Her şeyde olduğu gibi, kulluk etmenin de çeşitleri var. Bu da sevginin farklı türevleriyle olmaktadır. Ruhunda ilahi sevgi ve bilgisi bulunmayan hiçbir sevgi başarıya götürmez. Hayatın dar sokaklarında çıkmaza götürür. Yanıltır.

Burada esas olan özgürleştirici hakikat sevgisidir. İnsanın iç dünyasında hiçbir sevgi, hayatı var eden, yöneten ilahi, hakikat sevgisinden üstün, etkin olmamalıdır. Hayatın ana dinamiğinde ve idaresinde Rabbin ilahi sevgisi olmalıdır. Buna gönderme yapılmaktadır.

Ahlaki/insani/kalıcı değerlere göre yaşamaya, sevgi-saygı verip sevgi-saygı almaya, sorumluluk ve sahiplenme/kollama duygusuyla katkıda bulunmaya zorlayan sevgi ile bizi baltalayan, iyilik yapmaktan alıkoyan, dizginleyen, hayatımızı ve çalışmalarımızı sabote eden kötü tercihlere yönelten sevginin gücünü tanıtıyor. Tanıtırken, sakındırıyor.

» **Gösterilen Bilgiler**:
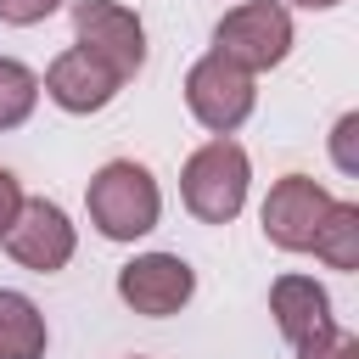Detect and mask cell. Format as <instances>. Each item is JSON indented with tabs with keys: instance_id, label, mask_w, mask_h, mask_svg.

» **Görevin Amacı**: Sevgi ve kulluk üzerine olan metinden "Her şeyde olduğu" ile başlayıp "Buna gönderme yapılmaktadır." ile biten kısmı hiç değiştirmeden yazın. Yanıt verirken yalnızca metinden yararlanın.

» **Görevin Sonucu**:
Her şeyde olduğu gibi, kulluk etmenin de çeşitleri var. Bu da sevginin farklı türevleriyle olmaktadır. Ruhunda ilahi sevgi ve bilgisi bulunmayan hiçbir sevgi başarıya götürmez. Hayatın dar sokaklarında çıkmaza götürür. Yanıltır.

Burada esas olan özgürleştirici hakikat sevgisidir. İnsanın iç dünyasında hiçbir sevgi, hayatı var eden, yöneten ilahi, hakikat sevgisinden üstün, etkin olmamalıdır. Hayatın ana dinamiğinde ve idaresinde Rabbin ilahi sevgisi olmalıdır. Buna gönderme yapılmaktadır.